- Born: c. 1408
- Died: c. 1423 (aged 14–15) Ottoman Empire
- Spouse: Zampia Palaiologina Doria
- Father: Mehmed I
- Religion: Sunni Islam

= Küçük Mustafa =

Ottoman prince, son of Sultan Mehmed I

Küçük Mustafa ("Mustafa the Small" or "Mustafa the Little" or "Mustafa the Young"; c. 1408 – 1423) was an Ottoman prince (şehzade) who fought to gain control of the throne of the Ottoman Empire in 1422. It was used by the Ottoman chroniclers to distinguish him from his uncle Mustafa Çelebi, who also fought for the throne.

== Background ==
Mustafa was born in 1408. He was the second son of Mehmed I. In the early years of the Ottoman Empire, all princes were required to work as provincial (sanjak) governors as a part of their training. Young princes were accompanied by experienced statesmen. Mustafa's sanjak was Hamideli (roughly modern Isparta in Turkey). But after the death of his father, fearing for his life at the hands of his elder brother, he escaped to the rival Turkish beylik Karamanid territory. In Karaman, he was encouraged by an Ottoman pasha named Şaraptar İlyas to rebel against his elder brother, new sultan Murad II.
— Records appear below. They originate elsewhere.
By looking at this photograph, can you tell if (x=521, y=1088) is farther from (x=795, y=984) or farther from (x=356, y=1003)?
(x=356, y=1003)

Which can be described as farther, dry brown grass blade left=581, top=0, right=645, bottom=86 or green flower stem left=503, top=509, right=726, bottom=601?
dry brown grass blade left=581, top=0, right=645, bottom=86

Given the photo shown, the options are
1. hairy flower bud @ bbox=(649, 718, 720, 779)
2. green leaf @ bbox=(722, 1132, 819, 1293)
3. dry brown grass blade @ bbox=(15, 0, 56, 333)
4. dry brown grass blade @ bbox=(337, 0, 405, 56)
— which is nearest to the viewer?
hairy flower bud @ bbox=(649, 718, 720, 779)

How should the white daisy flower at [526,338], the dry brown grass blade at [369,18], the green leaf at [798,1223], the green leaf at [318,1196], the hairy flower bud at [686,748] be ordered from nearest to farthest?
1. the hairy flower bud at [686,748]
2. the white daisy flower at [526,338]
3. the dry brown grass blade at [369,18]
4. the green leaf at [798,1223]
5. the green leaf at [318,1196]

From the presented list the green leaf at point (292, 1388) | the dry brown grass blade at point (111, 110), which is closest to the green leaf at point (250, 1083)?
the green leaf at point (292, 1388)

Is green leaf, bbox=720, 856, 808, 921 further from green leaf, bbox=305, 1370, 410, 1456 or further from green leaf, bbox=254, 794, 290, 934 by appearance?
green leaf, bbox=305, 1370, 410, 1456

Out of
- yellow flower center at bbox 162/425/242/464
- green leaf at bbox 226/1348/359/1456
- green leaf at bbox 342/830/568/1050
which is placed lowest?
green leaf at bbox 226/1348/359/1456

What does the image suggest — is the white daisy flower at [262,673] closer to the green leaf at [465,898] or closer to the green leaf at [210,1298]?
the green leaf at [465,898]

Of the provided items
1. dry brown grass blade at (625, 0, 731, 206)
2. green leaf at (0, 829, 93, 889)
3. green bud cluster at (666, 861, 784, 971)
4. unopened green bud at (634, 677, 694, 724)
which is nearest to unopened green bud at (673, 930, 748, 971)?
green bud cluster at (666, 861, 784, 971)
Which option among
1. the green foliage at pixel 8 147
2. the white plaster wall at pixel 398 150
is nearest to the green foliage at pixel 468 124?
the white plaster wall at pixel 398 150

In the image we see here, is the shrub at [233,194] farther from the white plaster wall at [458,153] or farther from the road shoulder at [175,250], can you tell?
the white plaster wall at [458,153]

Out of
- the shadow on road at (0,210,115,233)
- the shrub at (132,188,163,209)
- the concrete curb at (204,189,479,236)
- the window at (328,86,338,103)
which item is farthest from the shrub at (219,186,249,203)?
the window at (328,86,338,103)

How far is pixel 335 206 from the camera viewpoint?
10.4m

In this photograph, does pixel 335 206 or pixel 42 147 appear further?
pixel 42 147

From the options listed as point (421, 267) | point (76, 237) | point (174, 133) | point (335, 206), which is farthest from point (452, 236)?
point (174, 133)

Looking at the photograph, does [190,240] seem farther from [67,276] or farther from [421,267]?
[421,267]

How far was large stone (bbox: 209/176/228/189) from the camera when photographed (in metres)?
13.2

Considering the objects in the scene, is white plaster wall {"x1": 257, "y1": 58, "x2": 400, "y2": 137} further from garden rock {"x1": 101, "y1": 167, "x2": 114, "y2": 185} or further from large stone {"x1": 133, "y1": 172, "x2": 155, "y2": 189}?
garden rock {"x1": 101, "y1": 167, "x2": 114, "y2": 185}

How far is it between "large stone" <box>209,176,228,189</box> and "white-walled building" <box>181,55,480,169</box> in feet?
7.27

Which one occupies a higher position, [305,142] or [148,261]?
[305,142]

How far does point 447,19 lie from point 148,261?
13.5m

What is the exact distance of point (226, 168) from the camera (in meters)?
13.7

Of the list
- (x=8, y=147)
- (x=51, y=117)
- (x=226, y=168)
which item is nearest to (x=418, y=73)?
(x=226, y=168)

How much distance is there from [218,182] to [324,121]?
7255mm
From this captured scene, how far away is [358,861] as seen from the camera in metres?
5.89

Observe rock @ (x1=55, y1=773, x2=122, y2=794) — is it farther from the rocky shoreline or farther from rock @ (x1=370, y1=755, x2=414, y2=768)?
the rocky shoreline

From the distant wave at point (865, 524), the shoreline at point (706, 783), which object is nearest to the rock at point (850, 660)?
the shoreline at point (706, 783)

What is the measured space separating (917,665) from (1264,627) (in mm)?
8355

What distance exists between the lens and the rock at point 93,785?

Mustafa was supported by the Byzantine Empire and married into the imperial family. In 1421 or 1422 he married Zampia Palaiologina Doria, daughter of Zampia Palaiologina who in turn was an illegitimate daughter of Emperor John V Palaiologos.

== The rebellion ==

Immediately after his coronation, Murat was occupied with the rebellion of his uncle Mustafa Çelebi. After defeating Mustafa, Murat laid siege to the Byzantine capital Constantinople (modern Istanbul) to punish the Byzantine Empire for supporting Mustafa. Küçük Mustafa saw his chance to rebel. Supported with troops from Karaman, he began capturing the Anatolian territories of the Ottoman Empire. The Byzantine emperor, seeing this rebellion as a chance for relief from the siege, also supported the rebellion. Although unsuccessful in the siege of Bursa, the co-capital of the empire, Küçük Mustafa captured İznik (Nicaea of antiquity), another important city in the Anatolia.

== End of the rebellion ==
After hearing the news of the rebellion, Murat lifted the siege on Constantinople and returned to Anatolia. He also corresponded with Şaraptar İlyas secretly. İlyas betrayed Küçük Mustafa and changed sides, and İznik was easily captured by Murat's forces. Although Mustafa tried to escape, he was soon arrested and executed.